隣家からはみ出してきた木の枝を切り取ることができる――。4月1日施行の改正民法により、枝の切除に関するルールが大きく変わることになりました。
改正される前は、竹木の所有者に請求して切ってもらうか、自分で切るにしても竹木の所有者の同意を得なければならない、というルールになっていました。
そのため、竹木の所有者を見つけることができない場合や、見つかっても切除しようとしない場合は、枝の切除請求訴訟を起こさなければなりませんでした。
そして、裁判で勝った上で、強制執行の申立をし、竹木の所有者の費用負担で第三者に切除させるという代替執行という手続きをしなければなりませんでした。
しかし、民法が改正されたことで、一定の条件が揃えば、竹木の所有者の同意を得ることなく、越境した枝を切除することができるようになりました。
どのような条件が揃えば、竹木の所有者の同意なく枝を切ることができるのでしょうか。
2023年4月1日から施行される改正法でも、まずは竹木の所有者に対して枝を切除するように求めるのが原則となっています。
ですが、切除が期待することができない次の3つのいずれかの場合に該当すれば、土地の所有者は、隣地から越境してきた枝を、自分で切除することができるとされています。
(1)土地の所有者が竹木の所有者に催告したにもかかわらず相当の期間内に枝の切除を行わない場合
(2)竹木の所有者を知ることができず、または所有者の所在を知ることができない場合
(3)急迫の事情がある場合
台風などの災害により枝が折れて隣地に落下する危険が生じている場合や、地震により破損した建物の修繕工事で足場を組むために隣地から越境した枝を切り払う場合などが想定されます。

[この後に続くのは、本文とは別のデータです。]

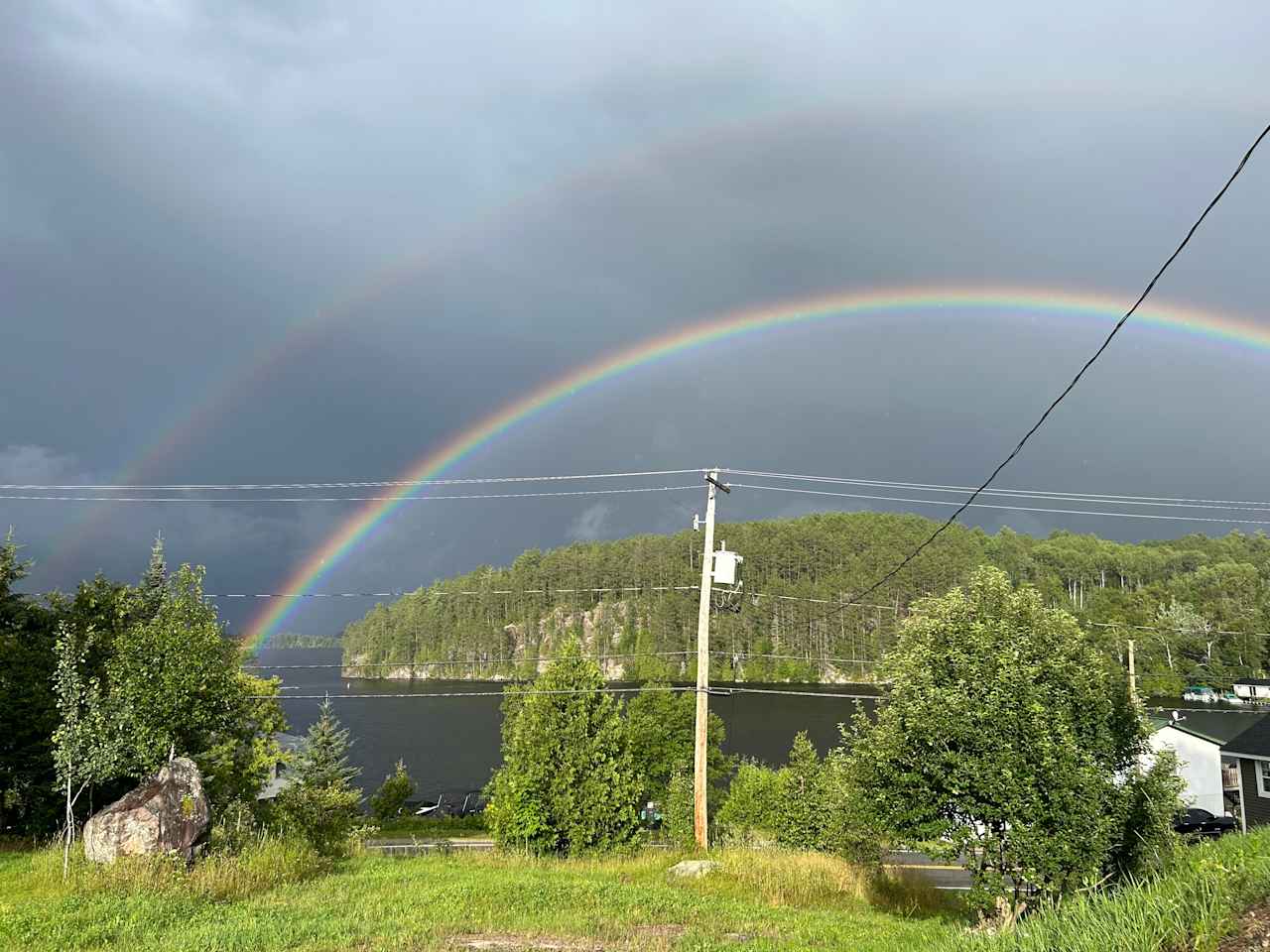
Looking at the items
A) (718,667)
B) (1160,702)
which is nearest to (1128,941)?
(1160,702)

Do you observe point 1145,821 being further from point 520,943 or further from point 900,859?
point 900,859

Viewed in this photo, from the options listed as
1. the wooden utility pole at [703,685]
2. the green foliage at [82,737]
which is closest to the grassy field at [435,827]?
the wooden utility pole at [703,685]

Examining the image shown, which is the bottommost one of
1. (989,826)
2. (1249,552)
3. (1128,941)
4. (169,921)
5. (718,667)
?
(718,667)

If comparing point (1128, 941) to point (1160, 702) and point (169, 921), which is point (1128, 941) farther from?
point (1160, 702)

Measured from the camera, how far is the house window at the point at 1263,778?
2922 centimetres

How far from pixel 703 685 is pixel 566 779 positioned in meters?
4.16

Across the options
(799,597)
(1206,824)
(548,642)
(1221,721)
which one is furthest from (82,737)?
(548,642)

改正法が施行される前、つまり2023年3月31日以前から存在していた枝にも適用されます。
枝の切除を請求できるのは、土地を所有している人に限らず、借りている土地に枝が越境してきた場合も、枝の切除を請求したり、場合によっては自分で切除したりできます。
地上権者(工作物を所有するために土地を使用する権利をもつ人)や永小作人(小作料を払って他人の土地で耕作する人)も同じです。
枝を切るために、隣地の所有者の承諾を得ることなく、隣地に立ち入ることはできますが、あらゆる場合に立入りができるのではなく、枝を切るために必要な範囲内で、かつ、隣地の所有者や現に隣地を使用している人にとって損害が最も少ない日時、場所及び方法を選ばなければなりません。
したがって、わざわざ隣地に立ち入らなくても枝の切除が可能であれば、隣地を使用することはできないと考えられます。逆に、隣地に立ち入らないと、安全に切除できないといった事情があれば、隣地の使用が認められる方向になると考えられます。
また、隣地に現に住んでいる人がいた場合、現に住んでいる人の承諾を得る必要があります。
隣地を使用する場合は、原則として、事前に、隣地の所有者及び現に隣地を使用している人に対し、隣地を使用する目的、日時、場所及び方法を通知しなければならないとされています。
例えば、枝を切るために隣地のどこに立ち入る予定かを通知する必要があります。一方で、枝切りばさみで切るか、脚立を使うか、などの作業の詳細を全て通知する必要まではないと考えられます。
事前に通知することができないやむを得ない事情があるときは、使用を開始した後、遅滞なく通知しなければなりません。
この「やむを得ない事情」とは、例えば、早急に枝を切除しなければ自分の建物が損傷するおそれがあったり、調査をしても隣地の所有者が見つからなかったりする場合があてはまるとされています。
かかった費用と切り取った枝の取扱いについてですが、土地所有者は、不法行為(他人に損害を与えたこと)や不当利得(他人に損失を与えたこと)を理由に、竹木の所有者に対し請求することができます。
ただし、竹木の所有者が任意に支払わない場合は、裁判を起こす必要があると考えられます。
切った枝は、切除した人が所有権を取得することになります。取得する以上は、自分で処分しなければいけないということです。